The Long Shadow of Displacement and Loss
For many, the ceasefire comes too late. In the bombed-out bazaar of Poonch, shopkeeper Riyaz Ahmed stands knee-deep in broken glass and crushed cardboard boxes. What used to be his pharmacy is now a crater ringed by blistered walls.
“Thirty years of work gone in one night,” he mutters, salvaging medicine packets scattered like confetti. “And they expect us to go back to business like nothing happened?”
In Nakyal sector, 62-year-old farmer Ghulam Qadir surveys the remains of his olive grove, the trees singed and leafless, his wife buried beneath a collapsed wall. “They tell us this is about nationalism,” he says, hammering a nail into a tarp shelter. “But what nation destroys its own people?”
With temperatures rising and monsoon season approaching, aid groups are warning of an impending humanitarian crisis. The International Red Cross and several local NGOs have requested urgent funding to supply clean water, temporary shelter, and trauma counseling.

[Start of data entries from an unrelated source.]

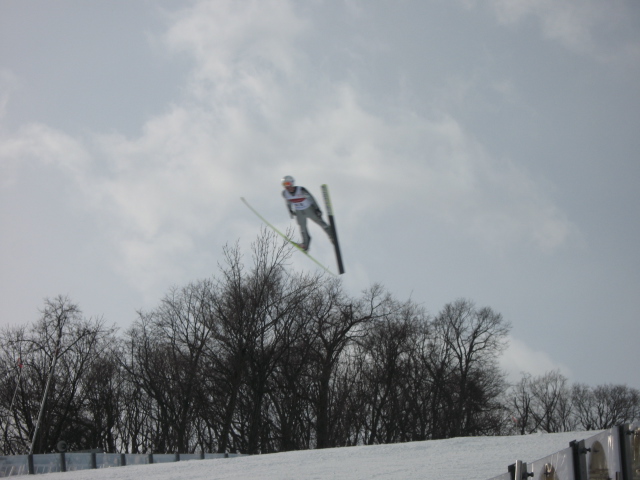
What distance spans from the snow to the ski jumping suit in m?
5.46

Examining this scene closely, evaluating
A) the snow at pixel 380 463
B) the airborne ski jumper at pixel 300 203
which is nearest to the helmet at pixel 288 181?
the airborne ski jumper at pixel 300 203

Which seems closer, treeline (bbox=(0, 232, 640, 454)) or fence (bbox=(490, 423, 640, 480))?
fence (bbox=(490, 423, 640, 480))

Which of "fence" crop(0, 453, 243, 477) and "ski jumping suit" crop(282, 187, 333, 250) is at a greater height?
"ski jumping suit" crop(282, 187, 333, 250)

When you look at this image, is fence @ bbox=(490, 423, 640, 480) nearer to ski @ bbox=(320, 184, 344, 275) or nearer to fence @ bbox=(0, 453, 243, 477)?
ski @ bbox=(320, 184, 344, 275)

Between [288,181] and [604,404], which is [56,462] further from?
[604,404]

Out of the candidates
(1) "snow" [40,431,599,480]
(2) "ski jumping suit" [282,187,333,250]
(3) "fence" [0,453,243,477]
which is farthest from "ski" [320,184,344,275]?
(3) "fence" [0,453,243,477]

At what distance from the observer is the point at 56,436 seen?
4009 cm

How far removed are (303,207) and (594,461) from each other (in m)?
7.99

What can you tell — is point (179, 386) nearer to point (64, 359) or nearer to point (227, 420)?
point (227, 420)

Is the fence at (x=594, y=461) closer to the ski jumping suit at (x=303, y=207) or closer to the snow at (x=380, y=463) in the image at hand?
the snow at (x=380, y=463)

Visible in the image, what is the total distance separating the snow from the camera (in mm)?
14452

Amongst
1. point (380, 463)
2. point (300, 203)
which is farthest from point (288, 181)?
point (380, 463)

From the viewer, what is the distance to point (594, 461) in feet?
23.1

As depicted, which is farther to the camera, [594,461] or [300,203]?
[300,203]
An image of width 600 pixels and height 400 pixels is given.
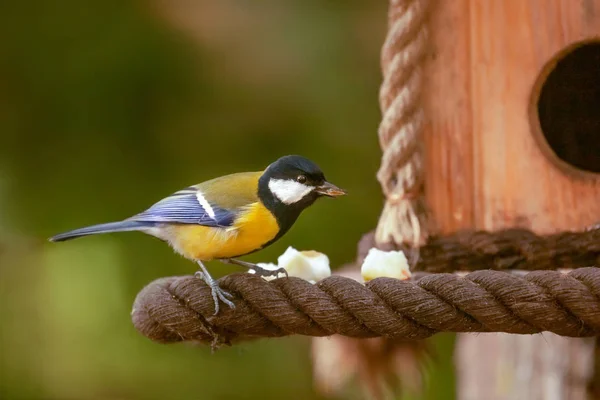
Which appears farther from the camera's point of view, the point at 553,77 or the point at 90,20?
the point at 90,20

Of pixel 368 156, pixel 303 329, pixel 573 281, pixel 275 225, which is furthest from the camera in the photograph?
pixel 368 156

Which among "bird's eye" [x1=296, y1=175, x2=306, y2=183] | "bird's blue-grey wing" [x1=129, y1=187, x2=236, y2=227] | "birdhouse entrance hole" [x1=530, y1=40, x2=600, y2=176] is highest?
"birdhouse entrance hole" [x1=530, y1=40, x2=600, y2=176]

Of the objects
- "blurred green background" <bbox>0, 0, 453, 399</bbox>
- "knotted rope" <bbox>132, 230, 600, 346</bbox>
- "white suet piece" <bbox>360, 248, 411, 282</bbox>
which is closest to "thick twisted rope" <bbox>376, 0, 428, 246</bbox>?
"white suet piece" <bbox>360, 248, 411, 282</bbox>

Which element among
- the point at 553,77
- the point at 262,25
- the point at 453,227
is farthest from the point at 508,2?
the point at 262,25

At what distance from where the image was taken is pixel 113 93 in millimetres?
2797

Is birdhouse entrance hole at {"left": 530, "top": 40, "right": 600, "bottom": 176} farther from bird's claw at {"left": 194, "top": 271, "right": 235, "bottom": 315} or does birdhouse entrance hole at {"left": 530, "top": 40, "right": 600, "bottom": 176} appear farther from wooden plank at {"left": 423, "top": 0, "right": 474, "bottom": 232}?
bird's claw at {"left": 194, "top": 271, "right": 235, "bottom": 315}

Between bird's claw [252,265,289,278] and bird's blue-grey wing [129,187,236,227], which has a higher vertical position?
bird's blue-grey wing [129,187,236,227]

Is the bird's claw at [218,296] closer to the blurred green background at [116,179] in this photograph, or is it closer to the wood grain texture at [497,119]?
the wood grain texture at [497,119]

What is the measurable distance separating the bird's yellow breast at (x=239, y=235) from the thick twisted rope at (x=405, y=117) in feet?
1.02

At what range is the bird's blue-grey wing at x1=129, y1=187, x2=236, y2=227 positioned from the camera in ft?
5.59

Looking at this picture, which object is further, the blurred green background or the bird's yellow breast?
the blurred green background

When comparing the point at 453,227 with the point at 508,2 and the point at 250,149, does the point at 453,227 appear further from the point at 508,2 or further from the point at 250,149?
the point at 250,149

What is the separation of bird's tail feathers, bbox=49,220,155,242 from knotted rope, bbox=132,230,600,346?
8.8 inches

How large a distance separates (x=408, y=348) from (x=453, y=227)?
1.78 ft
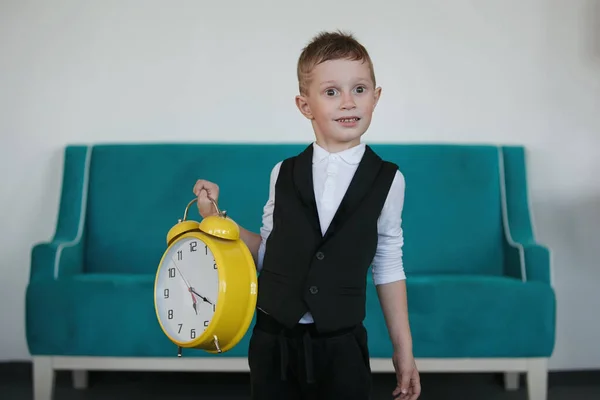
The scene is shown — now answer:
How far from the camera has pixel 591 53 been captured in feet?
10.5

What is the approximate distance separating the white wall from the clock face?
1.97 metres

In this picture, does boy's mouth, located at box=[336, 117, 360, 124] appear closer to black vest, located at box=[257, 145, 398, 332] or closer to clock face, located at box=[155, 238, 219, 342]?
black vest, located at box=[257, 145, 398, 332]

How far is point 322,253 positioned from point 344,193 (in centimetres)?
13

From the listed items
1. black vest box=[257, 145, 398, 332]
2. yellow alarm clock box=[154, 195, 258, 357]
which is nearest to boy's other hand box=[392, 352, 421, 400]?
black vest box=[257, 145, 398, 332]

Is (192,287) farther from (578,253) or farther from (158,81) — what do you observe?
(578,253)

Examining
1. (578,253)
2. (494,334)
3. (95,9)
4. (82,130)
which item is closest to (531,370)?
(494,334)

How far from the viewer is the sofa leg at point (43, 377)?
8.32ft

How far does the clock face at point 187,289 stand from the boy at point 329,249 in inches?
3.5

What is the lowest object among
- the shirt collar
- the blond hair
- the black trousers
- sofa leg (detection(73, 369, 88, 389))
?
sofa leg (detection(73, 369, 88, 389))

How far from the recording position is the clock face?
1221 millimetres

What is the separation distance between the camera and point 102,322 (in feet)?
8.23

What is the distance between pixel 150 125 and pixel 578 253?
1964 mm

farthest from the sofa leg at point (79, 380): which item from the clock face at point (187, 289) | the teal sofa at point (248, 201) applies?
the clock face at point (187, 289)

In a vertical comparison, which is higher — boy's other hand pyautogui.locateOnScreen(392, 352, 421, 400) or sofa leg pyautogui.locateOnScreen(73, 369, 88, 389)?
boy's other hand pyautogui.locateOnScreen(392, 352, 421, 400)
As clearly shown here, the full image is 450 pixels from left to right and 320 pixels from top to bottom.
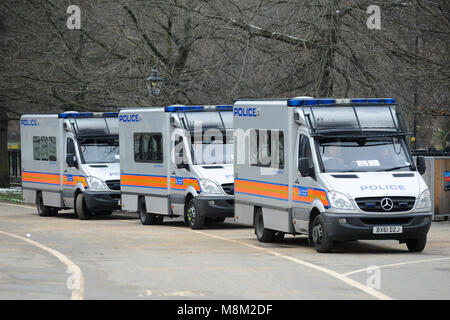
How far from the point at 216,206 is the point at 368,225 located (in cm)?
696

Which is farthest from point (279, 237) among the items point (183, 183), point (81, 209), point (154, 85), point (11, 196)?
point (11, 196)

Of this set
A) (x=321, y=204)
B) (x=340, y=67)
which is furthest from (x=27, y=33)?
(x=321, y=204)

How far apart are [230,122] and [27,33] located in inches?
606

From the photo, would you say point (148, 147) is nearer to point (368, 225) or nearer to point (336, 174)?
point (336, 174)

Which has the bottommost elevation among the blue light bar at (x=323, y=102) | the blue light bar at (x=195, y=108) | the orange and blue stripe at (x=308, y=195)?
the orange and blue stripe at (x=308, y=195)

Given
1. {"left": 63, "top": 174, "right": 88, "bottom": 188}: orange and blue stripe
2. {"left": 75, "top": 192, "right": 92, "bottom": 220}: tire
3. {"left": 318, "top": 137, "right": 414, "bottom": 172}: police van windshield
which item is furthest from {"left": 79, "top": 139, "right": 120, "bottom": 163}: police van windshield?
{"left": 318, "top": 137, "right": 414, "bottom": 172}: police van windshield

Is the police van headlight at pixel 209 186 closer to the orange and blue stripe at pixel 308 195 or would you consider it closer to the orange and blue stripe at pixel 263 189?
the orange and blue stripe at pixel 263 189

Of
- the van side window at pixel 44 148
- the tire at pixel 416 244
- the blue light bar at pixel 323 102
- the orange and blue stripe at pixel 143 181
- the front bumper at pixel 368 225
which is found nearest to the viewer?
the front bumper at pixel 368 225

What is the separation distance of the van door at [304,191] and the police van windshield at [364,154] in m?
0.25

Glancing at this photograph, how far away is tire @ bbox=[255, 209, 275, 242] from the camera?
20.1 metres

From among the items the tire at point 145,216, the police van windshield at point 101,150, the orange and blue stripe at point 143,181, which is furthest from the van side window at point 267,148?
the police van windshield at point 101,150

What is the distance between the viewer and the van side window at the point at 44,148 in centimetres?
3106

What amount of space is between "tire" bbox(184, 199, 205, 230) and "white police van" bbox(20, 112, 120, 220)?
4.52 meters
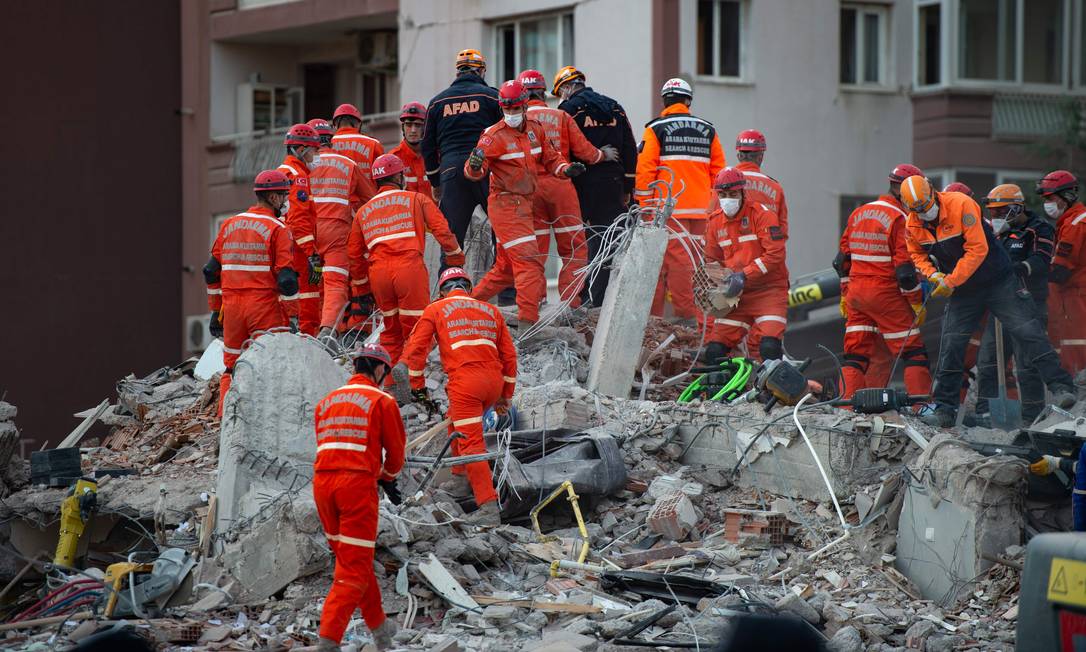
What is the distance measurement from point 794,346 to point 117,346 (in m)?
16.4

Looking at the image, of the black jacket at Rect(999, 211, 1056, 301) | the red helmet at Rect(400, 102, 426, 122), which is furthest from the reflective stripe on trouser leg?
the black jacket at Rect(999, 211, 1056, 301)

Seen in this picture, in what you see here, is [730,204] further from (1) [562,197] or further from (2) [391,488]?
(2) [391,488]

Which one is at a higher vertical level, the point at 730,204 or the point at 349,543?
the point at 730,204

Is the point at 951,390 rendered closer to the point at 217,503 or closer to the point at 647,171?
the point at 647,171

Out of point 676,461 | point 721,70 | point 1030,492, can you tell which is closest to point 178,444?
point 676,461

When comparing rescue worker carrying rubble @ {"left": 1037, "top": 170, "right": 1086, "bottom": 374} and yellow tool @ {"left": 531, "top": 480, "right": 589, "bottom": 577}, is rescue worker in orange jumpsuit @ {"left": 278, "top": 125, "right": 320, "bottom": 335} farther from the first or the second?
rescue worker carrying rubble @ {"left": 1037, "top": 170, "right": 1086, "bottom": 374}

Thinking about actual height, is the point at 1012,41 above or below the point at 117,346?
above

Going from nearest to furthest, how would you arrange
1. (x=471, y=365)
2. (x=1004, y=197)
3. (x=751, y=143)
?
(x=471, y=365)
(x=1004, y=197)
(x=751, y=143)

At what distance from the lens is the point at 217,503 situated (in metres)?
10.7

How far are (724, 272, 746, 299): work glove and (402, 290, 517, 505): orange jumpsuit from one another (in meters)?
2.85

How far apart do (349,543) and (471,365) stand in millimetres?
2340

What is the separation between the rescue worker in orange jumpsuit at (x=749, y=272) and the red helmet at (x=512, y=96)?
1.88m

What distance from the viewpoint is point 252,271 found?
12641 millimetres

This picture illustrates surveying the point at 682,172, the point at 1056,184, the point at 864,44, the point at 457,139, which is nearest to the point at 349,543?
the point at 457,139
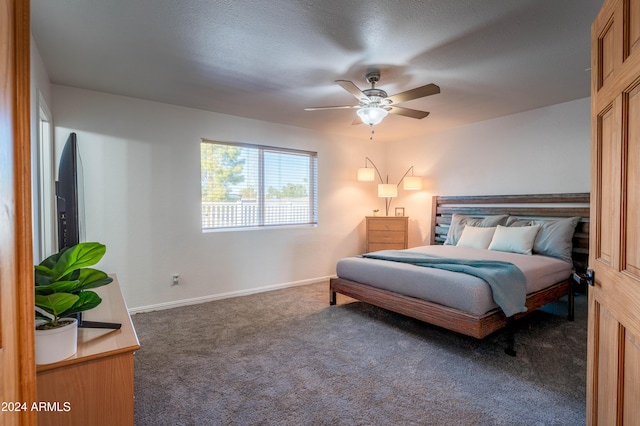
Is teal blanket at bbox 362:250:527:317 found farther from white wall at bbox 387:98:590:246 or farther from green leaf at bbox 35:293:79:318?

Outlook: Calm or Countdown?
Military analysts remain divided over whether the ceasefire will hold. Some point to the unusually high toll and diplomatic consequences as deterrents to further escalation. Others caution that without addressing the underlying political dispute, any lull in violence will be temporary.
Meanwhile, along the LoC, soldiers remain in combat positions, militant groups issue defiant communiqués, and displaced families live in limbo—hopeful, but not convinced.
“They say the guns are silent now,” says Shazia Maqbool, a mother of four in a Muzaffarabad relief camp. “But in our hearts, we’re still at war.”